The text does refer to the resurrection of Jesus. He has been raised, and he is currently to be found "above," "seated at the right hand of God." One of the characteristics of Colossians, Ephesians, and the post-Paul era in general is that the time categories used by Paul, such as "this age" and "the age of ages," are now transformed into spatial categories of above and below--or, as in v. 2, "above" and "on earth." In that "above" realm, Christ is seated at God's right hand. The right hand is the hand of power and judgment; the reference to being seated at the right hand has its origin in Ps 110:1, one of the most quoted passages in the New Testament (see Eph 1:20, Acts 2:34, Heb 1:3).
Our passage also connects believers to the resurrection. The resurrection affects not only Jesus but all those who trust in him. In the undisputed letters of Paul the believer is not already resurrected with Jesus. In fact, Paul is quite careful to avoid that language (see Rom 6:4, for example). The author of Colossians had no such qualms. The reference to being "raised with" refers to baptism, in which the believer is identified with the death of Jesus and dies to the world's demands (Col 2:20). But the believer is also raised with Jesus to a life of new behavior.
And so, the author directs the listeners to "seek the things that are above, where Christ is." "To seek" does not mean to go on a scavenger hunt for an illusive set of behavior standards, but rather it means to orient our lives on the things that are above.
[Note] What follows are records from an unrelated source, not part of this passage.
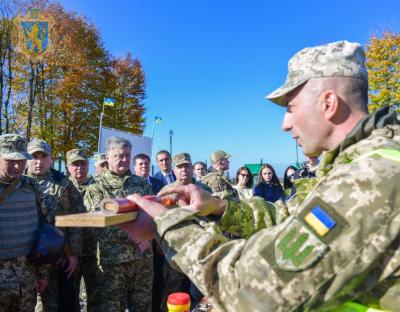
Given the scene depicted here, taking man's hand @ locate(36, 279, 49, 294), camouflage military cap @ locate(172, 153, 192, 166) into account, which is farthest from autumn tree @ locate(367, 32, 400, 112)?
man's hand @ locate(36, 279, 49, 294)

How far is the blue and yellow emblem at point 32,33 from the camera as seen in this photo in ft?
61.8

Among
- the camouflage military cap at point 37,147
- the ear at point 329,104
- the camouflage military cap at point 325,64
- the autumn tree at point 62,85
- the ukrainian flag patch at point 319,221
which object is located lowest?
the ukrainian flag patch at point 319,221

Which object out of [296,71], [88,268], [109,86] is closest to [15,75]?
[109,86]

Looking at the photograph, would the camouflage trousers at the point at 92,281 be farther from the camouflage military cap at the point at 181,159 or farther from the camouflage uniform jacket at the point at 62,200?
the camouflage military cap at the point at 181,159

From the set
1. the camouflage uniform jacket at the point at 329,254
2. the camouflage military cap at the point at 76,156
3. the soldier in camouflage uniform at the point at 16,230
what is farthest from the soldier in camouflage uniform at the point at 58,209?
the camouflage uniform jacket at the point at 329,254

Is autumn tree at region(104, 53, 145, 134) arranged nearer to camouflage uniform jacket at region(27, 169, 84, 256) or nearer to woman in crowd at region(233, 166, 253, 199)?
woman in crowd at region(233, 166, 253, 199)

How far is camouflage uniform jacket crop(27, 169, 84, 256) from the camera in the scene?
4.23 m

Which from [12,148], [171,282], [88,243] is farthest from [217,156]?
[12,148]

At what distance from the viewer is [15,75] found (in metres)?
19.8

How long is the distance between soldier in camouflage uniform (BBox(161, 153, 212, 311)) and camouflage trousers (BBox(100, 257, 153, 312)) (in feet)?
3.32

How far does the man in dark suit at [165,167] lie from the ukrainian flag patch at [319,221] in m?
5.95

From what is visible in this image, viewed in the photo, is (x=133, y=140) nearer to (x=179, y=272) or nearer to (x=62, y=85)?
(x=179, y=272)

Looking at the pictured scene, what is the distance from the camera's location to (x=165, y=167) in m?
7.09

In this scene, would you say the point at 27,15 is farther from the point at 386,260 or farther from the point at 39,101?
the point at 386,260
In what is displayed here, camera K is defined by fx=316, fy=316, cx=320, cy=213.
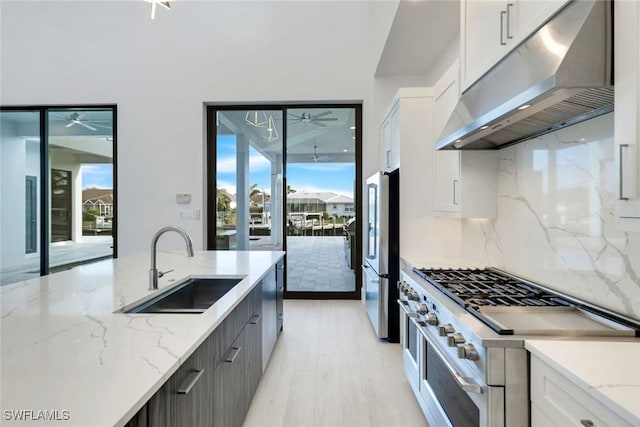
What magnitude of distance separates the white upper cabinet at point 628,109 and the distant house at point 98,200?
17.3 feet

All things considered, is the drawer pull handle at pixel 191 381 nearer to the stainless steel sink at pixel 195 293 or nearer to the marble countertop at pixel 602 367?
the stainless steel sink at pixel 195 293

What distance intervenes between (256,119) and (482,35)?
11.8 feet

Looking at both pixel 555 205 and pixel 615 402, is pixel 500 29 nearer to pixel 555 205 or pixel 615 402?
pixel 555 205

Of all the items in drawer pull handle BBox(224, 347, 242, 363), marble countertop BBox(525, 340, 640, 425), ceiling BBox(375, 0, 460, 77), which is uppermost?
ceiling BBox(375, 0, 460, 77)

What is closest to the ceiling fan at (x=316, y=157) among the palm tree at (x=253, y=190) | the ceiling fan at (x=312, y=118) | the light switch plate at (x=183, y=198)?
the ceiling fan at (x=312, y=118)

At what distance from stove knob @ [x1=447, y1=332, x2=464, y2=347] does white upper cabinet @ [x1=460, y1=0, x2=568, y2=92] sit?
119 centimetres

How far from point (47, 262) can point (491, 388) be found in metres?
5.82

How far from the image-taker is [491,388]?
3.49ft

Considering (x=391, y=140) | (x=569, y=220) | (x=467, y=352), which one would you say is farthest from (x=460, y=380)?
(x=391, y=140)

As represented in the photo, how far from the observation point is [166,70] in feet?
14.4

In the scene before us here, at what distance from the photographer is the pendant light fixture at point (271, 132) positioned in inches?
182

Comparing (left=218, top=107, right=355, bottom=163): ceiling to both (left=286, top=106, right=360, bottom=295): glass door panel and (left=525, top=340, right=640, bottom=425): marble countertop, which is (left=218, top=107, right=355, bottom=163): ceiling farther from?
(left=525, top=340, right=640, bottom=425): marble countertop

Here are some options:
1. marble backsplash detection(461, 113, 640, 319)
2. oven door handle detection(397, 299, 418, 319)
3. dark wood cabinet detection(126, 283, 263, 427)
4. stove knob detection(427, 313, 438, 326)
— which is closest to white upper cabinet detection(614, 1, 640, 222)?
marble backsplash detection(461, 113, 640, 319)

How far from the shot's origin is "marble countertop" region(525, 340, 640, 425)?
701 millimetres
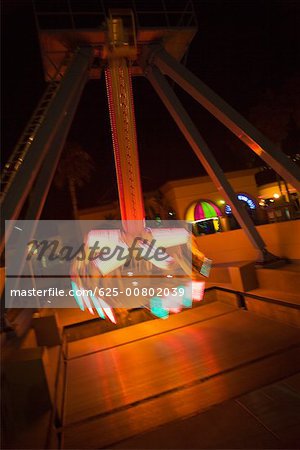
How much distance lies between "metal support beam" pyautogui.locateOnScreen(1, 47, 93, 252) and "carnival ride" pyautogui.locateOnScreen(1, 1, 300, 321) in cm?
3

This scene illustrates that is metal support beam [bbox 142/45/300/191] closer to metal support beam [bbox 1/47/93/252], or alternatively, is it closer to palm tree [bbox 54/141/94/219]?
metal support beam [bbox 1/47/93/252]

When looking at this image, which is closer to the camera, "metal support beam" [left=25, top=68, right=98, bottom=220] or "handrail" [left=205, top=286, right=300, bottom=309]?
"handrail" [left=205, top=286, right=300, bottom=309]

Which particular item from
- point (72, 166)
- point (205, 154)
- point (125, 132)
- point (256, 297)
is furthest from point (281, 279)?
point (72, 166)

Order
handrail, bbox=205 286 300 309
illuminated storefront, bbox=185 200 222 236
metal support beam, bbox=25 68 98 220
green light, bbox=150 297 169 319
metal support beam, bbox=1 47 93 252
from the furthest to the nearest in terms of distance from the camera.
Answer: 1. illuminated storefront, bbox=185 200 222 236
2. green light, bbox=150 297 169 319
3. metal support beam, bbox=25 68 98 220
4. handrail, bbox=205 286 300 309
5. metal support beam, bbox=1 47 93 252

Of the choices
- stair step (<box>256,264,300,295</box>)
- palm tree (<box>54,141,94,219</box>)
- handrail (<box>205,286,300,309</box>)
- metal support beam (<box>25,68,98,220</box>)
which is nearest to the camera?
handrail (<box>205,286,300,309</box>)

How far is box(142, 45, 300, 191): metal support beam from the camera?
8.59 m

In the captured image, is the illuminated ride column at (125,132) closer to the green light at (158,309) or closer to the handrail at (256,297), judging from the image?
the green light at (158,309)

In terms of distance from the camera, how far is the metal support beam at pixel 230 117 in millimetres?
8594

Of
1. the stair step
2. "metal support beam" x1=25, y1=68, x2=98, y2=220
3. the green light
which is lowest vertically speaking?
the green light

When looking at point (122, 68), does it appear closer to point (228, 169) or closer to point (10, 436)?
point (10, 436)

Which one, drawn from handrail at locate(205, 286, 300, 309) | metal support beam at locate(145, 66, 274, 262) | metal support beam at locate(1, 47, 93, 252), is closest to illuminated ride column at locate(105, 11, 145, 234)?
metal support beam at locate(1, 47, 93, 252)

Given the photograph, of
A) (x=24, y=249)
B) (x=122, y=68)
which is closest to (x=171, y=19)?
(x=122, y=68)

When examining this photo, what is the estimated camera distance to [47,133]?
26.1 feet

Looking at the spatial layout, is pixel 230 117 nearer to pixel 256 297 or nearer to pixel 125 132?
pixel 125 132
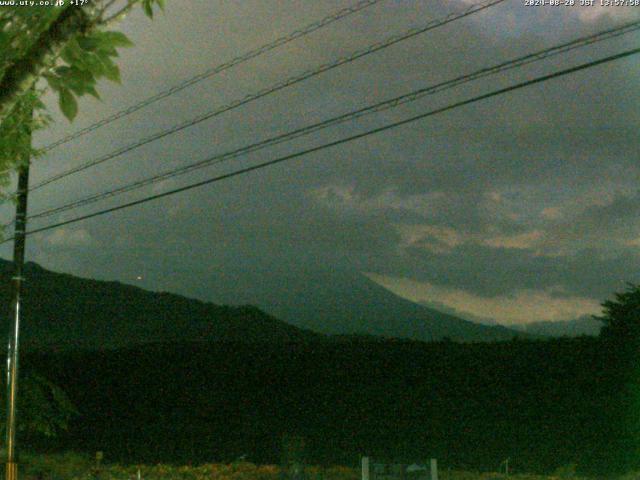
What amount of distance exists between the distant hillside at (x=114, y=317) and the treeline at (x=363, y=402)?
27.0 feet

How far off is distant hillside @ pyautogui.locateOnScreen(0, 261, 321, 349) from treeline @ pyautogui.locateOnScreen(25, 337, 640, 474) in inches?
324

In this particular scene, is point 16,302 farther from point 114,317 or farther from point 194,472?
point 114,317

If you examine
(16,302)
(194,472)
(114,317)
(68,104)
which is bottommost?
(194,472)

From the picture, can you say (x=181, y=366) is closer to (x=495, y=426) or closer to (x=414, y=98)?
(x=495, y=426)

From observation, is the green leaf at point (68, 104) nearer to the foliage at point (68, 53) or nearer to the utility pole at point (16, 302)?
the foliage at point (68, 53)

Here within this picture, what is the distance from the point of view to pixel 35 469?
52.0 feet

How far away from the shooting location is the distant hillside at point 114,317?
31.4m

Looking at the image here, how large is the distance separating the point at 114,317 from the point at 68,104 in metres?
35.8

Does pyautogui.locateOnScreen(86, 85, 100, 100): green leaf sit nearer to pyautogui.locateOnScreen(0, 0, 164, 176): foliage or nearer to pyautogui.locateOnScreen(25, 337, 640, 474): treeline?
pyautogui.locateOnScreen(0, 0, 164, 176): foliage

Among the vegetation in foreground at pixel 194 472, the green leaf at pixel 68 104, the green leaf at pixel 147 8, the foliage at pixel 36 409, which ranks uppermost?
the green leaf at pixel 147 8

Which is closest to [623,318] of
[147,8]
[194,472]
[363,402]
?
[363,402]

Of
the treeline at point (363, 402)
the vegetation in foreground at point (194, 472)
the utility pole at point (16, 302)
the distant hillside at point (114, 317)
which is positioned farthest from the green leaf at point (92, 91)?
the distant hillside at point (114, 317)

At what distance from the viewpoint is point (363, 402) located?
672 inches

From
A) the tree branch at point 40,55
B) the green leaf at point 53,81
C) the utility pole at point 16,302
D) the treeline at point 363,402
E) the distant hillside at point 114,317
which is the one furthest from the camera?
the distant hillside at point 114,317
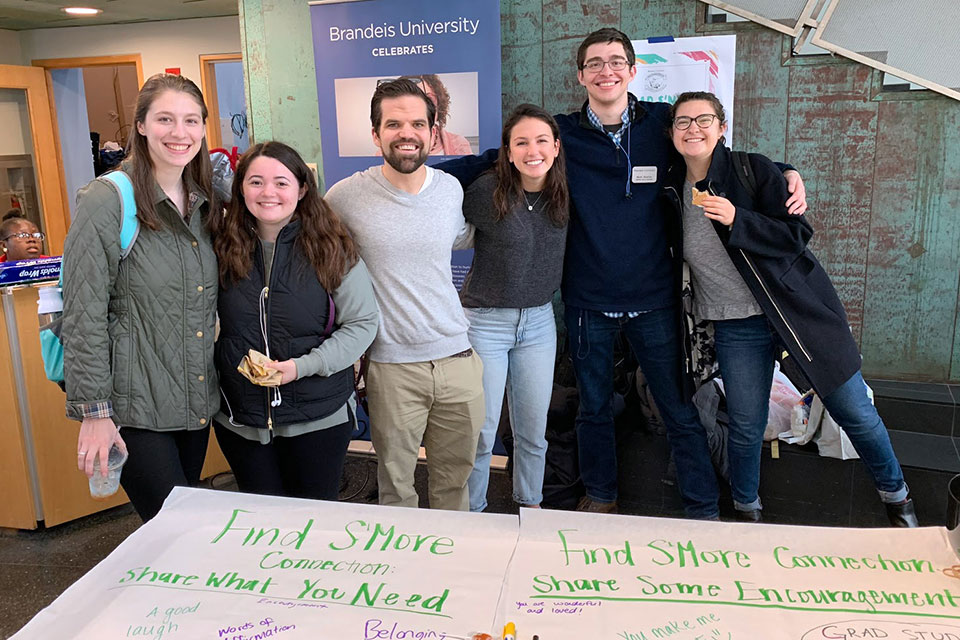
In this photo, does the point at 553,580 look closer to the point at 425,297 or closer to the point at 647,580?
the point at 647,580

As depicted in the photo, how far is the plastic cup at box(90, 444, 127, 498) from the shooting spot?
169 cm

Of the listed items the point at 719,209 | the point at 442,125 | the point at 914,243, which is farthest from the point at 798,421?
the point at 442,125

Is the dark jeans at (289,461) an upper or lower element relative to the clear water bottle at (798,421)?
upper

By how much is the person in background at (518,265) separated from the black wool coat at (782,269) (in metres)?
0.40

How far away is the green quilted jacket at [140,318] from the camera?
1670 mm

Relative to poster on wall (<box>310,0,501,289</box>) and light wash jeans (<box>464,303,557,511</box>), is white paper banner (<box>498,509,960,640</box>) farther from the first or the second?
poster on wall (<box>310,0,501,289</box>)

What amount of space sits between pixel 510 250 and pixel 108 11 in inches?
207

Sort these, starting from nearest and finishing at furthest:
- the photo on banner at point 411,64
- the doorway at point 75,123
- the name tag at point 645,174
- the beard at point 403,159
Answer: the beard at point 403,159 < the name tag at point 645,174 < the photo on banner at point 411,64 < the doorway at point 75,123

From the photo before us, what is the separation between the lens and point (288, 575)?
1.14m

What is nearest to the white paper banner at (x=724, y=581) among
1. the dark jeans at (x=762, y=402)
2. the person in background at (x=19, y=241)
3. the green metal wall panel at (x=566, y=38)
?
the dark jeans at (x=762, y=402)

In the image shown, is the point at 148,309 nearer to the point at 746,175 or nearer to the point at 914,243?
the point at 746,175

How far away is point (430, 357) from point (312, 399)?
1.32ft

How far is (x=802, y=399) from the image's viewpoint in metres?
2.97

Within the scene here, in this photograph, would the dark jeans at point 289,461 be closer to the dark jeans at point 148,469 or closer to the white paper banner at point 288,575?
the dark jeans at point 148,469
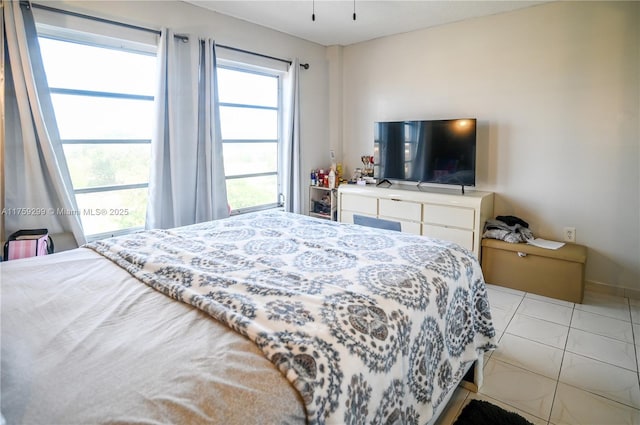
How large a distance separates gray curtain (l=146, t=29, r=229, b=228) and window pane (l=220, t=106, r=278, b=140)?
320 millimetres

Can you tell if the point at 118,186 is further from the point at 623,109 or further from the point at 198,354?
the point at 623,109

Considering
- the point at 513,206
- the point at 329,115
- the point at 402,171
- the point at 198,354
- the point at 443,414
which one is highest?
the point at 329,115

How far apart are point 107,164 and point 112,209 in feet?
1.21

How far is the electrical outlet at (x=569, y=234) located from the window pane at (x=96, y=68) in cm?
387

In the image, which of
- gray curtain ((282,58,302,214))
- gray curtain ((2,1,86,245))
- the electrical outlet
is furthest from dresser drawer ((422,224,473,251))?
gray curtain ((2,1,86,245))

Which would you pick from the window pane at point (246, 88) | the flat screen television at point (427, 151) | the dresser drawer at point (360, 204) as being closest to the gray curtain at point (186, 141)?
the window pane at point (246, 88)

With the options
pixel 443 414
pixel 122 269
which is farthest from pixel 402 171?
pixel 122 269

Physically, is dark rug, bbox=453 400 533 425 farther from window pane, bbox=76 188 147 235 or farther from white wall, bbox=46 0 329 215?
white wall, bbox=46 0 329 215

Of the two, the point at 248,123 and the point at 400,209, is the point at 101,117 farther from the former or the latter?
the point at 400,209

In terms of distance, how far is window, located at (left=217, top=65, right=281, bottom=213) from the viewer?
3727 mm

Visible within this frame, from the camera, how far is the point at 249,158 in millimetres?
3977

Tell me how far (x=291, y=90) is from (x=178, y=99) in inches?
53.6

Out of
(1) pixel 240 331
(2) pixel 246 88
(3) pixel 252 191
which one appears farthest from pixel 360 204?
(1) pixel 240 331

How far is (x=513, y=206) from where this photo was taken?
3.55m
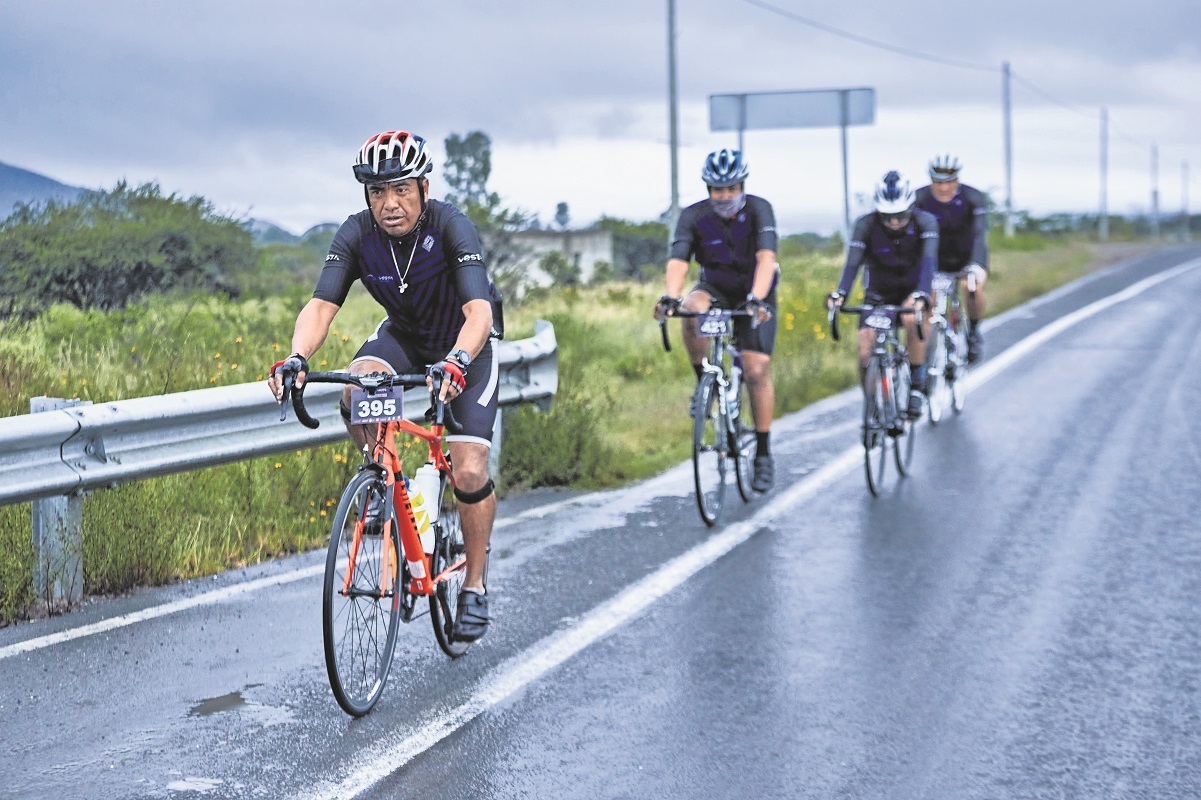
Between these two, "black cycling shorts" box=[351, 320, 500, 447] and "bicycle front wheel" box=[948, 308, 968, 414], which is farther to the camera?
"bicycle front wheel" box=[948, 308, 968, 414]

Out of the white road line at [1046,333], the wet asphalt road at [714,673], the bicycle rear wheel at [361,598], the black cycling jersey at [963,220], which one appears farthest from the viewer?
the white road line at [1046,333]

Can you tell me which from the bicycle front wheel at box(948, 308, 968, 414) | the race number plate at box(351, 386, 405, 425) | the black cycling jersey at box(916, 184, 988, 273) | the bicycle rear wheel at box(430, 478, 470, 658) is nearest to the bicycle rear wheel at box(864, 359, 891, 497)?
the bicycle front wheel at box(948, 308, 968, 414)

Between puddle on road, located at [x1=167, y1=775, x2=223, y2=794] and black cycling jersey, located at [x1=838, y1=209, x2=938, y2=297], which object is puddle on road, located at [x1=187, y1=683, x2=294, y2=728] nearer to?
puddle on road, located at [x1=167, y1=775, x2=223, y2=794]

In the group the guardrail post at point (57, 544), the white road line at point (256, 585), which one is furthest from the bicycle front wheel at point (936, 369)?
the guardrail post at point (57, 544)

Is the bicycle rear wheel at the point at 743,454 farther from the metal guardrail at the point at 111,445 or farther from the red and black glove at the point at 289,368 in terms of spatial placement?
the red and black glove at the point at 289,368

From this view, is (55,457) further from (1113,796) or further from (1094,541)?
(1094,541)

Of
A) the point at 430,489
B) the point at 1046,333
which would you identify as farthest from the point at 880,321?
the point at 1046,333

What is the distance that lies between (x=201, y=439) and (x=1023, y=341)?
14894mm

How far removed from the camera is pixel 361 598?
5.20 meters

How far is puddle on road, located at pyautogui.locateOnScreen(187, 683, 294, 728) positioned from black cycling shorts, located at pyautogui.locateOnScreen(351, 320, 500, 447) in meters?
1.23

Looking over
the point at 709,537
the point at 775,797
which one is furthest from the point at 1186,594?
the point at 775,797

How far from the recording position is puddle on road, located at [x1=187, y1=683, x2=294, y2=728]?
16.5 feet

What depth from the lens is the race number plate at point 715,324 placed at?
345 inches

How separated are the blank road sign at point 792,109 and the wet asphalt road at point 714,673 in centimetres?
1108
The author calls on believers to lift their vision, to look beyond the complications and messiness of daily life and to find direction for living from "above." And so, v. 2, believers are to "set your minds on things that are above, not on things that are on earth." "Set your minds on" translates the Greek word fronei/te phroneite, which refers to a person's orientation or basic stance to life. Where do believers get their orientation--from the "things that are on earth" or from "above?" The author knows that it is difficult for believers to orient their lives properly. And so the author uses the present tense imperative, which signals an ongoing action and a continual need to re-orient, to re-set one's life. In our neighborhood the electricity goes off with some regularity--any major storm or wind almost certainly will mean a blackout. When the power comes back on, I have to spend quite awhile resetting clocks, radios, televisions, and VCR/DVD players. So, too, believers get off track. Our "power" goes off--or better expressed, our ability to access that power goes off. When we reconnect we need to reset our lives. And so for the author of our passage, setting our minds on the things that are above is not a one-time-only decision but a decision that needs to be made over and over again.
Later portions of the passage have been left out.